The ingredients that have piqued the interest of the adventurous eaters of Australia are paté and black pudding, with over half (57 percent) of Australians having tried paté and a quarter (25 percent) having tried black pudding.

“Australians are adventurous eaters, and with this melting pot of flavours and cuisines, our nation has developed a sophisticated palate that is constantly looking for something new and exciting,” Hannah Gilbert, senior director of product development at HelloFresh said.

Epoch Times Photo
Stewed pork belly with glass noodles is the ultimate Chinese comfort food. (CiCi Li)

Gilbert introduced that HelloFresh, which was founded in Berlin in 2011 and now operates in a dozen of countries, is constantly innovating its menu to meet the local customers’ needs and expectations as they evolve.

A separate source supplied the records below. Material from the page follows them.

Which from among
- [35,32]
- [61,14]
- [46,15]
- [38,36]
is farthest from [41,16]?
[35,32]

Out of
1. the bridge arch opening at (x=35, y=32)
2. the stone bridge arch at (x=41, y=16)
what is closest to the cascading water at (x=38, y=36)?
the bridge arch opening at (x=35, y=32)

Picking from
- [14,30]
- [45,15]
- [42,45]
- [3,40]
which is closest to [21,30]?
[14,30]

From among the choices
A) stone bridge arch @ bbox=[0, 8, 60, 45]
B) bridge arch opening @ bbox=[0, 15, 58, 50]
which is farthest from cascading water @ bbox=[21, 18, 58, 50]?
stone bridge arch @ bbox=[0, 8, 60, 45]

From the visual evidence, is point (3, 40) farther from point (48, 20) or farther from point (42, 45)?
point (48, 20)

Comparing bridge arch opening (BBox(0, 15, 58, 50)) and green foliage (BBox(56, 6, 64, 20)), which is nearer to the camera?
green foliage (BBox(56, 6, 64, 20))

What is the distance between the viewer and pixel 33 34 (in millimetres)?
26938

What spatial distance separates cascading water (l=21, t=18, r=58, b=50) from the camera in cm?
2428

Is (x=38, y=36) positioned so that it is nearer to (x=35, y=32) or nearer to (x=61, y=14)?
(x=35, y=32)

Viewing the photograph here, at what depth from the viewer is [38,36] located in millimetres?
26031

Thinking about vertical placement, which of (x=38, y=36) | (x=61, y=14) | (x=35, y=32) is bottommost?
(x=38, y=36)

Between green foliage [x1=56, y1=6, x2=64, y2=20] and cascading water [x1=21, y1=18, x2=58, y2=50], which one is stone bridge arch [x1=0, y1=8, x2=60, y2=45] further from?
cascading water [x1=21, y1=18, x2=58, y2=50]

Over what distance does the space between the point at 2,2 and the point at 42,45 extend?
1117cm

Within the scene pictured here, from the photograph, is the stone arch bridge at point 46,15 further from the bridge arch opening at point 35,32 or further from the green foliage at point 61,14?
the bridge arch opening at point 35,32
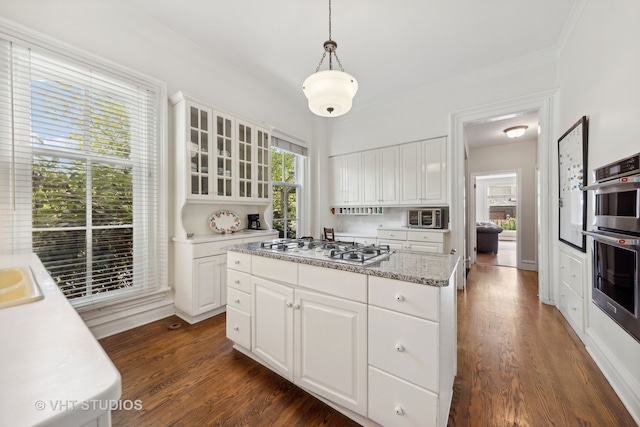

“In 2022 alone, we introduced over 451 new recipes and 38 new ingredients, including Konjac noodles, plant-based slow braised meat, and tamarind chutney to align with the changing diets and international flavours Australians are embracing.”

“Our expert taste-testers, who are trained in the Australian palate, spend around 312 hours a year tasting meals before they go onto the menu to ensure they’re fit for adventurous Australians.”

It is noted that some figures were combined to give regional results (for instance, figures for Melbourne were combined with the wider VIC region), and some regions consisted of smaller sample sizes, including ACT, Northern Territory, and Tasmania.